Web page caption snippets:

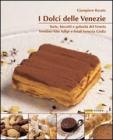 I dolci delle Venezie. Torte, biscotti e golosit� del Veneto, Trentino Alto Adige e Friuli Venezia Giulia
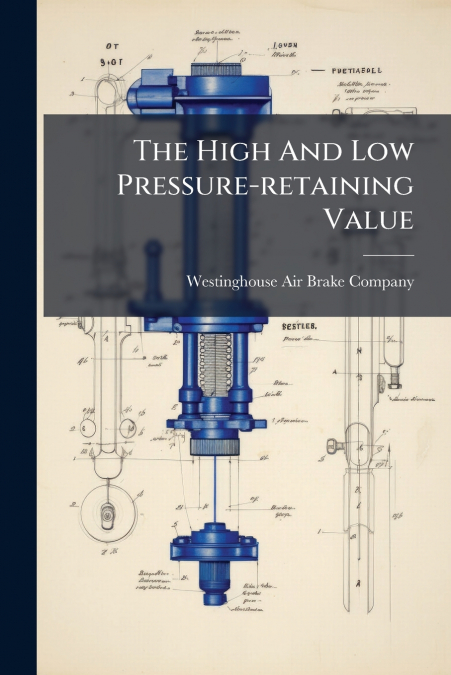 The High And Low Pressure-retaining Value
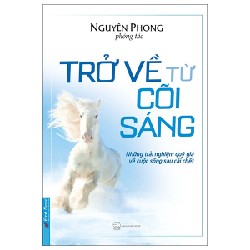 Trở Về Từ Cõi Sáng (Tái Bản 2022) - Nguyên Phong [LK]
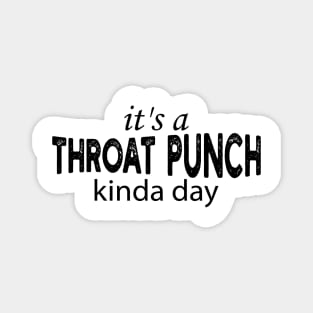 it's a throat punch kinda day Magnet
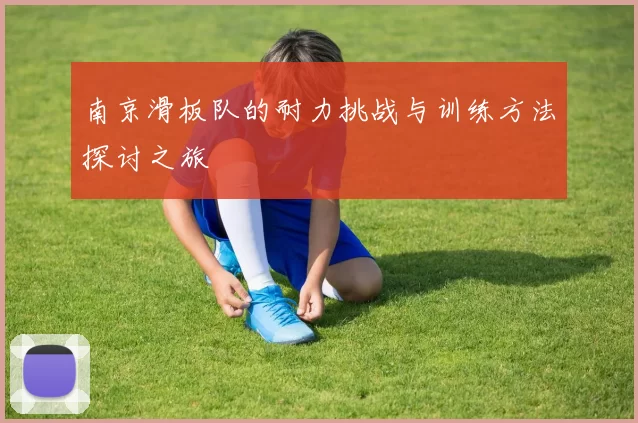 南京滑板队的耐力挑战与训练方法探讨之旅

DIRECTIONS FOR THIS TASK: Could you set down the data exactly as given, minus its pictures?

YOUR RESPONSE:
 I dolci delle Venezie. Torte, biscotti e golosit� del Veneto, Trentino Alto Adige e Friuli Venezia Giulia
 The High And Low Pressure-retaining Value
 Trở Về Từ Cõi Sáng (Tái Bản 2022) - Nguyên Phong [LK]
 it's a throat punch kinda day Magnet
 南京滑板队的耐力挑战与训练方法探讨之旅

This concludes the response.